Ternyata nggak cuma aku, ayahnya pun sering banget kasih kejutan-kejutan kecil untuk anak-anak saat pulang dari kantor, nggak perlu mainan yang mahal-mahal, satu buah coklat atau nyam-nyam pun bisa membuat anak-anak berteriak kegirangan hehe. Makanya nggak heran kalau pas terdengar gerbang dibuka, Naura langsung lari buka pintu kemudian bertanya "Baba, hari ini bawa kejutan apa?" Hehe.

7. Memberikan Sentuhan-sentuhan Cinta dalam Bentuk Sikap dan Kata-kata

Nah, hal ini pentiiiing banget. Menunjukkan rasa cinta ke anak tuh akan membuat mereka merasa dicintai, dihargai, diterima, pokoknya kita tuh harus romantis ke anak. Biasakan memeluk dan mencium mereka terutama disaat-saat tertentu misalnya saat bangun tidur, saat hendak tidur, baru pulang kerja, saat mereka sakit, sedih, bahkan marah sekalipun.

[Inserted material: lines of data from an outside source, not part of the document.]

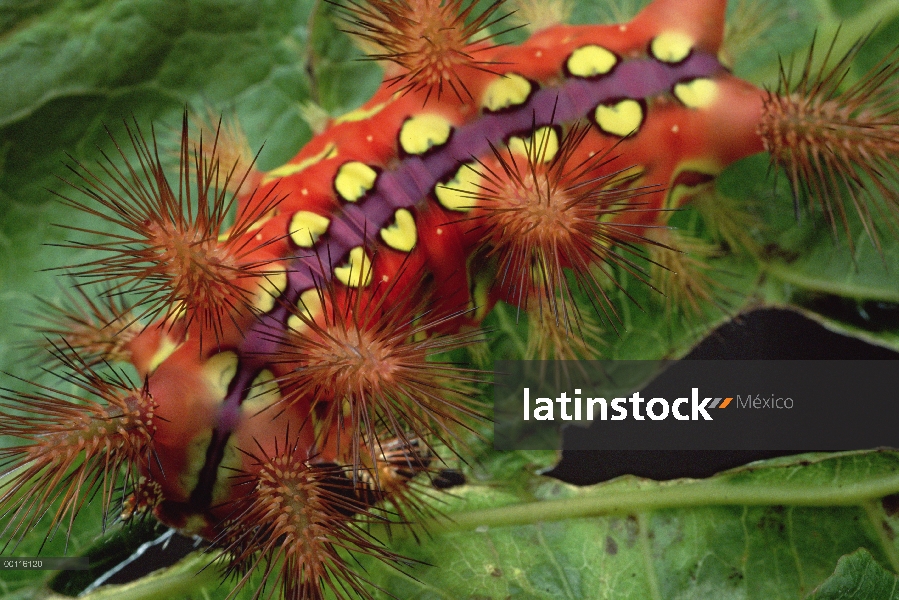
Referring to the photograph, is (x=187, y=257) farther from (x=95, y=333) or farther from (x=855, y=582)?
(x=855, y=582)

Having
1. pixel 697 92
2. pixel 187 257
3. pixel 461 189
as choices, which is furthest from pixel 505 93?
pixel 187 257

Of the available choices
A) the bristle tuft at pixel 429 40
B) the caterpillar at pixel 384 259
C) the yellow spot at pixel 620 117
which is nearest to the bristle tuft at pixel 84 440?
the caterpillar at pixel 384 259

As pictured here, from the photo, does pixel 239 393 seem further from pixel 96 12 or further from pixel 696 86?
pixel 696 86

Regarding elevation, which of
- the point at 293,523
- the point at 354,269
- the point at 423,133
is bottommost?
the point at 293,523

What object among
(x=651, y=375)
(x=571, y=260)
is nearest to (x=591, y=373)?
(x=651, y=375)

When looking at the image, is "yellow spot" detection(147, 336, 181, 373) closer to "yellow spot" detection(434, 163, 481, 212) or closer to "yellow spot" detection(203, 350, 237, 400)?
"yellow spot" detection(203, 350, 237, 400)
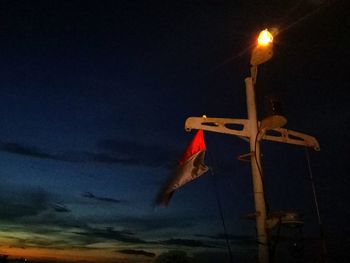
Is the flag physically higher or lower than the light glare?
lower

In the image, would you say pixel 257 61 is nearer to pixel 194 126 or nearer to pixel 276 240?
pixel 194 126

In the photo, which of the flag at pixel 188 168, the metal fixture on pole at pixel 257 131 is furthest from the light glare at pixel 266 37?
the flag at pixel 188 168

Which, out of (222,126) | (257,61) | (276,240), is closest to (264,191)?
(276,240)

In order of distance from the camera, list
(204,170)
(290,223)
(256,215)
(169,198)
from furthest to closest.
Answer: (169,198)
(204,170)
(256,215)
(290,223)

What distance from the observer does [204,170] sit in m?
7.43

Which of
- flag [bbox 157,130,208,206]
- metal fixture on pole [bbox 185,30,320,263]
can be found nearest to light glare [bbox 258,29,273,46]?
metal fixture on pole [bbox 185,30,320,263]

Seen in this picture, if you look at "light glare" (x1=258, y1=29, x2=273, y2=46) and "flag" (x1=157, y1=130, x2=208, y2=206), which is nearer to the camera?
"light glare" (x1=258, y1=29, x2=273, y2=46)

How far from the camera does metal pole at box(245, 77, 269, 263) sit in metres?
6.65

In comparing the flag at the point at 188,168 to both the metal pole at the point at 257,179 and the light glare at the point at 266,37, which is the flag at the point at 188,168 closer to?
the metal pole at the point at 257,179

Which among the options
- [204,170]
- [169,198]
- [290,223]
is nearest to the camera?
[290,223]

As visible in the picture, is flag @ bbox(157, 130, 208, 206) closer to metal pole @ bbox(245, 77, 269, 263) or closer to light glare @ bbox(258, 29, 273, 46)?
metal pole @ bbox(245, 77, 269, 263)

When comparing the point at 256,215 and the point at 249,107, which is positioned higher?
the point at 249,107

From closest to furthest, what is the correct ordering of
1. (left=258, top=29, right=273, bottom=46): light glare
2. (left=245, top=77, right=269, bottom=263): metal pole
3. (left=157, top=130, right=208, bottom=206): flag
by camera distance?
(left=245, top=77, right=269, bottom=263): metal pole → (left=258, top=29, right=273, bottom=46): light glare → (left=157, top=130, right=208, bottom=206): flag

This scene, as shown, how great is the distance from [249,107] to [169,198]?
9.26ft
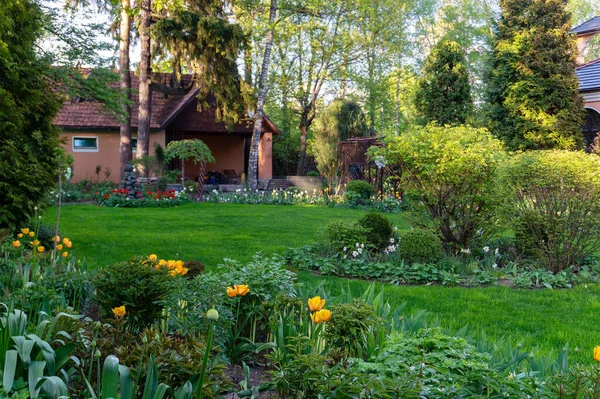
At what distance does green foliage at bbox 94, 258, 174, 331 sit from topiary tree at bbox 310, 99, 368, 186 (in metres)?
19.5

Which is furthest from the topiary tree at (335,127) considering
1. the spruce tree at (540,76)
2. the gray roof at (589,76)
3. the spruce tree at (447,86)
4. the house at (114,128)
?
the gray roof at (589,76)

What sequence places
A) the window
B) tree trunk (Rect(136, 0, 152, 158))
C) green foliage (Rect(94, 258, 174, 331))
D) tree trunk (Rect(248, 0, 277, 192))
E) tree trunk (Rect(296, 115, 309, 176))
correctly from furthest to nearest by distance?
tree trunk (Rect(296, 115, 309, 176)) < the window < tree trunk (Rect(248, 0, 277, 192)) < tree trunk (Rect(136, 0, 152, 158)) < green foliage (Rect(94, 258, 174, 331))

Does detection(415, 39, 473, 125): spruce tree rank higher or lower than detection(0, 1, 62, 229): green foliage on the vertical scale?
higher

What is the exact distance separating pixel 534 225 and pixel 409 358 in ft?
16.6

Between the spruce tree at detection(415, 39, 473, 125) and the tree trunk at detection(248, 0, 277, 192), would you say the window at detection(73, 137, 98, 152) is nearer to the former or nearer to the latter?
the tree trunk at detection(248, 0, 277, 192)

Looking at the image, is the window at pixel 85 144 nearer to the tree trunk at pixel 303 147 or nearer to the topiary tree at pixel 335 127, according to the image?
the topiary tree at pixel 335 127

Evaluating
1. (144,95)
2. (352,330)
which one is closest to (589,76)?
(144,95)

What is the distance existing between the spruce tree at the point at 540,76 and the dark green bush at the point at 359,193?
15.4 ft

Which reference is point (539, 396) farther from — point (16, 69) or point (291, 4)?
point (291, 4)

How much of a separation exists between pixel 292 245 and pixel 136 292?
5528 mm

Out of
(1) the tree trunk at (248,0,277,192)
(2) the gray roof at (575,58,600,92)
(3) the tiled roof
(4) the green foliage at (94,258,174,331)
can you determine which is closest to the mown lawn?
(4) the green foliage at (94,258,174,331)

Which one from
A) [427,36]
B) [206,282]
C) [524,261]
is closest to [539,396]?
[206,282]

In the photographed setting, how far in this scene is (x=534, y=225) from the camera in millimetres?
6629

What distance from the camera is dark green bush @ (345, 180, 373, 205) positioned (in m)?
16.4
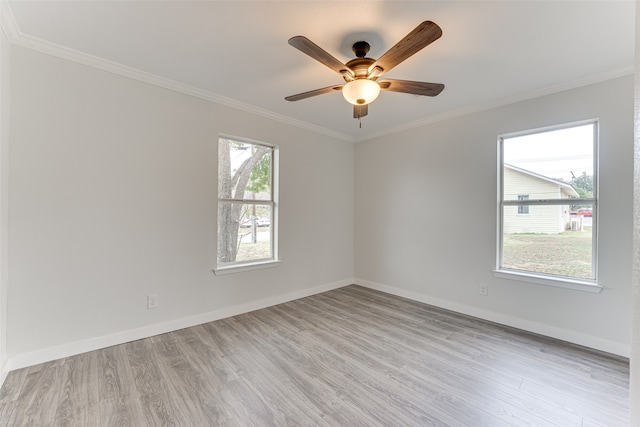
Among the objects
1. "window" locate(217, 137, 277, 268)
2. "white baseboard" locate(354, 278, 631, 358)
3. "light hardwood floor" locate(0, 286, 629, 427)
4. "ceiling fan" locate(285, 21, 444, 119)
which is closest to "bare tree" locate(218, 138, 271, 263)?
"window" locate(217, 137, 277, 268)

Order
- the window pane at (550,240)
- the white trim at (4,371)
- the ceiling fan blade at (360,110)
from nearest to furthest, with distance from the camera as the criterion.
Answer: the white trim at (4,371), the ceiling fan blade at (360,110), the window pane at (550,240)

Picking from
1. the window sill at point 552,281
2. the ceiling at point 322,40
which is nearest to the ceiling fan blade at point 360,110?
the ceiling at point 322,40

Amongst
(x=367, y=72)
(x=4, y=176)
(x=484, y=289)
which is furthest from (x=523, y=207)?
(x=4, y=176)

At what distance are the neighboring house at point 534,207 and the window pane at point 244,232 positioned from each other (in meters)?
2.81

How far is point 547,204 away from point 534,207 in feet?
0.37

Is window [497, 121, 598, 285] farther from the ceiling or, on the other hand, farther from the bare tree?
the bare tree

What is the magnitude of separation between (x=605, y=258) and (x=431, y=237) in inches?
63.4

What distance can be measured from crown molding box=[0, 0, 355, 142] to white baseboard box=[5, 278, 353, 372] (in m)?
2.31

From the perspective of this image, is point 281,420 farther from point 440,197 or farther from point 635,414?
point 440,197

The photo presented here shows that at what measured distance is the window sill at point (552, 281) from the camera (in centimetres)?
255

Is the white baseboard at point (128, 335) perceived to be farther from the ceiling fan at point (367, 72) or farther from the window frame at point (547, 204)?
the window frame at point (547, 204)

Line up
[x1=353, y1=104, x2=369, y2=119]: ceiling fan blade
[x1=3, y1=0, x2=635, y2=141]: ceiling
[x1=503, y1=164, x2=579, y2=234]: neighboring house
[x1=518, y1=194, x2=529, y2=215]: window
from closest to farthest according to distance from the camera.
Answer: [x1=3, y1=0, x2=635, y2=141]: ceiling, [x1=353, y1=104, x2=369, y2=119]: ceiling fan blade, [x1=503, y1=164, x2=579, y2=234]: neighboring house, [x1=518, y1=194, x2=529, y2=215]: window

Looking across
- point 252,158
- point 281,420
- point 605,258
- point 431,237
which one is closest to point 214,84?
point 252,158

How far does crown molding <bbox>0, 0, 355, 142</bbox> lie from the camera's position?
1.97 meters
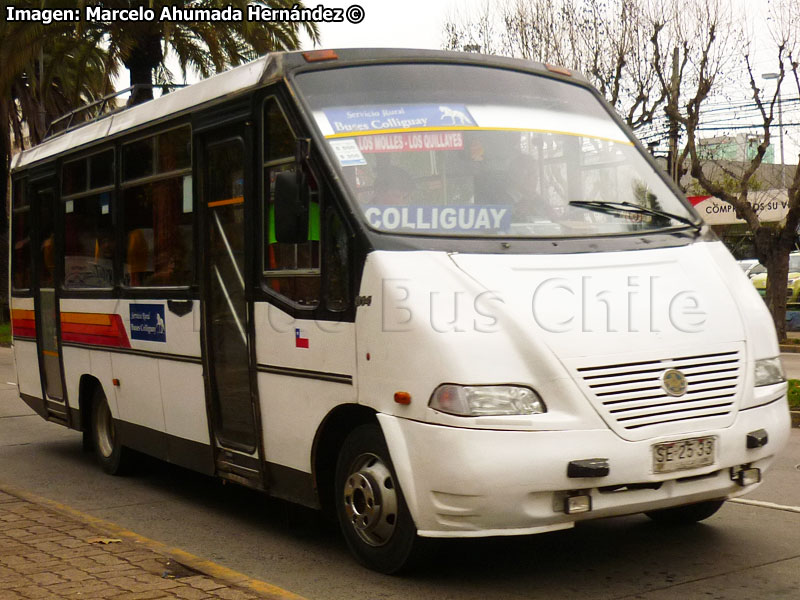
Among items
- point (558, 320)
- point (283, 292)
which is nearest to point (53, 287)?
point (283, 292)

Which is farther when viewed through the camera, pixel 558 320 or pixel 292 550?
pixel 292 550

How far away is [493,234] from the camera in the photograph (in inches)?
217

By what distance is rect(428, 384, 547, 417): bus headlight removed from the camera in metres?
4.82

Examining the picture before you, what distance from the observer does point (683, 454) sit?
501cm

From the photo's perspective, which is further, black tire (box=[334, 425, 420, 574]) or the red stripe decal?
the red stripe decal

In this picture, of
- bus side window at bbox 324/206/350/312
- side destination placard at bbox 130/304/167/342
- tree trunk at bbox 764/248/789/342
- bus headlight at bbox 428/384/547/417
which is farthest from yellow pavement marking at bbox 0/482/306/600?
tree trunk at bbox 764/248/789/342

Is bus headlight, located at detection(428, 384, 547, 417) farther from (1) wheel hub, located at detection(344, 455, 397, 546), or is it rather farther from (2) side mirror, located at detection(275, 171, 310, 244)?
(2) side mirror, located at detection(275, 171, 310, 244)

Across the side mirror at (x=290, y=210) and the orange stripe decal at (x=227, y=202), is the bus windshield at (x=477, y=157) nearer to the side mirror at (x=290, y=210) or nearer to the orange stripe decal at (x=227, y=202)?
the side mirror at (x=290, y=210)

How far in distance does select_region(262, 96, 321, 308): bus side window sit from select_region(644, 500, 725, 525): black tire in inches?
89.4

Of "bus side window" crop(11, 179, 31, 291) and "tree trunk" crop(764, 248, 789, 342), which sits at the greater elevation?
"bus side window" crop(11, 179, 31, 291)

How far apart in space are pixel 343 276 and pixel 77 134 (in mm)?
4611

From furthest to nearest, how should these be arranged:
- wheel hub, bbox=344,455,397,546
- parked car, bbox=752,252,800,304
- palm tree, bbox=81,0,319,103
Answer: parked car, bbox=752,252,800,304 < palm tree, bbox=81,0,319,103 < wheel hub, bbox=344,455,397,546

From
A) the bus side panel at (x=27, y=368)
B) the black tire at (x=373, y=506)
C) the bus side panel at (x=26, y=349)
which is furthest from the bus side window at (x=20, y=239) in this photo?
the black tire at (x=373, y=506)

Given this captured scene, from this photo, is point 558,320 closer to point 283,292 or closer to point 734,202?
point 283,292
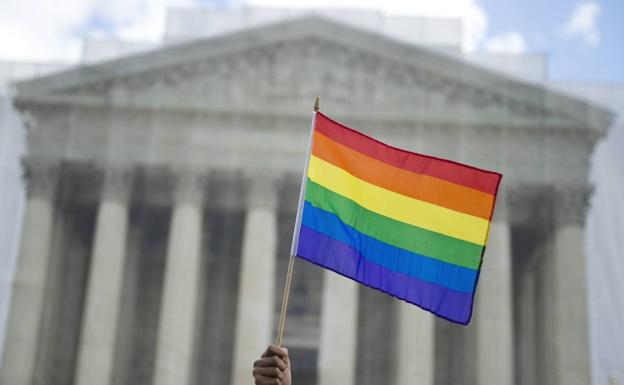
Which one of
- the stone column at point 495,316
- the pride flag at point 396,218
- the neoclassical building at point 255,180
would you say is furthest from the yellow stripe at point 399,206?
the stone column at point 495,316

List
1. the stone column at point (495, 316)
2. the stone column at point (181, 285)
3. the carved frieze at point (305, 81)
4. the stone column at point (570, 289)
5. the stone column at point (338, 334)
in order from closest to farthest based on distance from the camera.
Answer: the stone column at point (570, 289) < the stone column at point (338, 334) < the stone column at point (495, 316) < the stone column at point (181, 285) < the carved frieze at point (305, 81)

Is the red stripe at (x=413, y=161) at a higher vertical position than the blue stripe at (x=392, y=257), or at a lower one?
higher

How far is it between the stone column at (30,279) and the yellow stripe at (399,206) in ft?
57.0

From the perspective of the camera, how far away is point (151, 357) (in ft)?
91.0

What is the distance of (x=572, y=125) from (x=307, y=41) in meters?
7.27

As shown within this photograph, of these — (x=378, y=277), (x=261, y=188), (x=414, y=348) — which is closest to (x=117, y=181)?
(x=261, y=188)

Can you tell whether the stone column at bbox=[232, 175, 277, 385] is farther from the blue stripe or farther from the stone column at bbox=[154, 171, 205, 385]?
the blue stripe

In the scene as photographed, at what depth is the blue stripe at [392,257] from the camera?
789cm

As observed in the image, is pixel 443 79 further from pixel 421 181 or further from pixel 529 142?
pixel 421 181

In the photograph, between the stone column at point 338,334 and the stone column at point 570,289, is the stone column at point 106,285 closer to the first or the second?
the stone column at point 338,334

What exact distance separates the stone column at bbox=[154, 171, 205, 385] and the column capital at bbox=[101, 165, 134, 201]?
4.11ft

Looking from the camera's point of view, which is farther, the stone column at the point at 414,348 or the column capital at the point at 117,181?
the column capital at the point at 117,181

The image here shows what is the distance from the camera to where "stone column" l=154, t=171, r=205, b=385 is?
939 inches

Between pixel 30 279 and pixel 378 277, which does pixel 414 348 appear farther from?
pixel 378 277
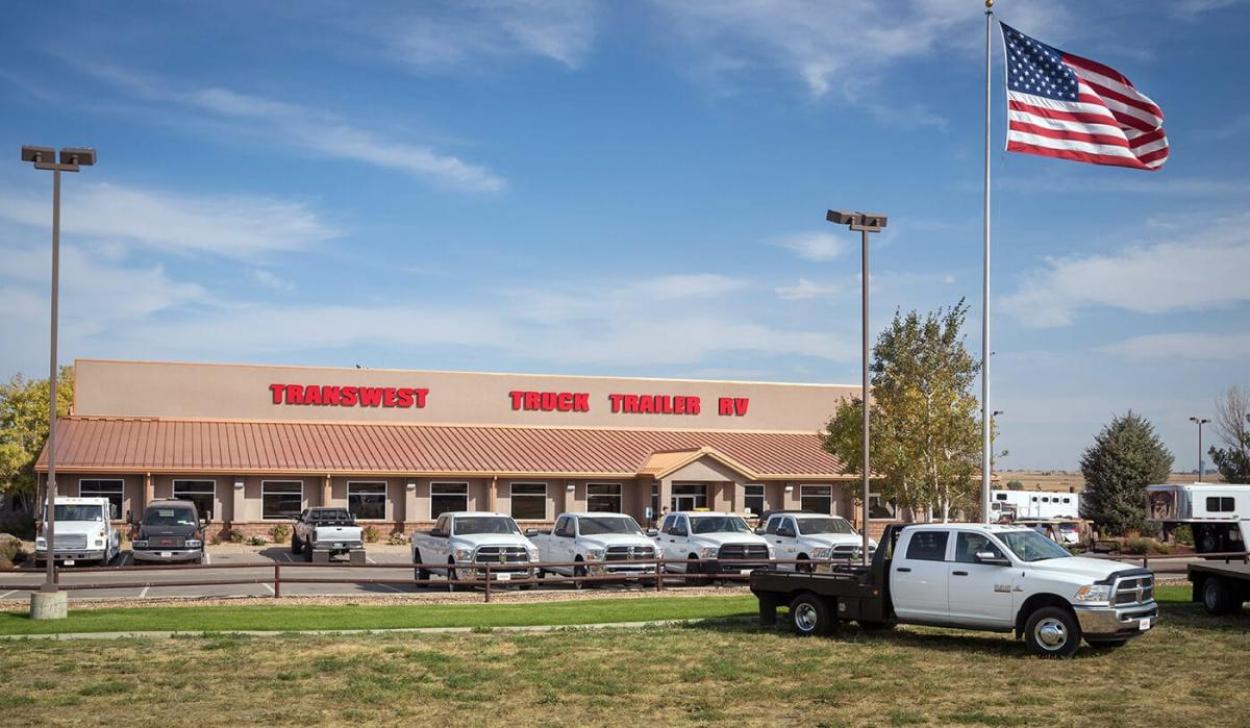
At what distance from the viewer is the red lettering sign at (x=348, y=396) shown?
170 ft

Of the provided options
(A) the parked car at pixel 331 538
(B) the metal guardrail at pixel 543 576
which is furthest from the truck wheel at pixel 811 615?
(A) the parked car at pixel 331 538

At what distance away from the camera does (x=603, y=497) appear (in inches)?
2010

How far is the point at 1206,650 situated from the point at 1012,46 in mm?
12968

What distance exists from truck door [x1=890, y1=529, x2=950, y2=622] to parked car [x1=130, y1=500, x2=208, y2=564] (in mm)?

Nggak hanya pelukan dan belaian, anak juga butuh pernyataan, sering-seringlah berkata bahwa kita menyayangi mereka, kita bangga sama mereka, ucapkan terimakasih karena sudah jadi anak yang baik misalnya, terima kasih sudah membantu menjaga adik, dan lain-lain.

Satu lagi yang penting, sering-seringlah meminta maaf pada jiwa mungil tersebut (Duh ini mah PR aku banget hix.hix.. maklum sering banget aku sumbu pendek sama anak, astaghfirullah). Intinya kita pasti pernah marah, sebel, kesel ke anak, tapi pastikan udahnya kita tunjukkan bahwa kita menyesal kemudian meminta maaf dengan tulus kepada mereka.

Nah, mudah-mudahan apa yang aku tulis bermanfaat ya, ini jadi pengingat juga buat aku supaya bisa lebih mensyukuri kehadiran mereka dalam hidupku dengan cara selalu memberikan mereka kebahagiaan-kebahagiaan meski lewat cara yang sederhana setiap harinya, insyaallah.

2 Comments

  1. tips yang bagus bun, saya no 5 ni masih butuh perjuangan, kadang terlalu betah dirumah, anak bosen, pengen keluar, sekali keluar ga mau pulang2 hehe, saya ga izinin dia main di luar sendiri terutama si bungsu 3 thn,bahaya juga.jd benar2 hrs luangkan waktu lagi

    ReplyDelete
  2. Wah makasih sudah mampir Mbak, salam kenal :).
    Hihi iya mbak, saya juga nggak berani, waswas kalo anak harus bermain diliar meakipun bersama teman-temannya. Kalapun main di luar biasanya saya temani karena selain anak saya masih kecil (4 &2 th), saya juga khawatir ada penculik berkeliaran hehe. Ya intinya betul ya kita harus meluangkan waktu untuk mendampingi anak bermain diluar.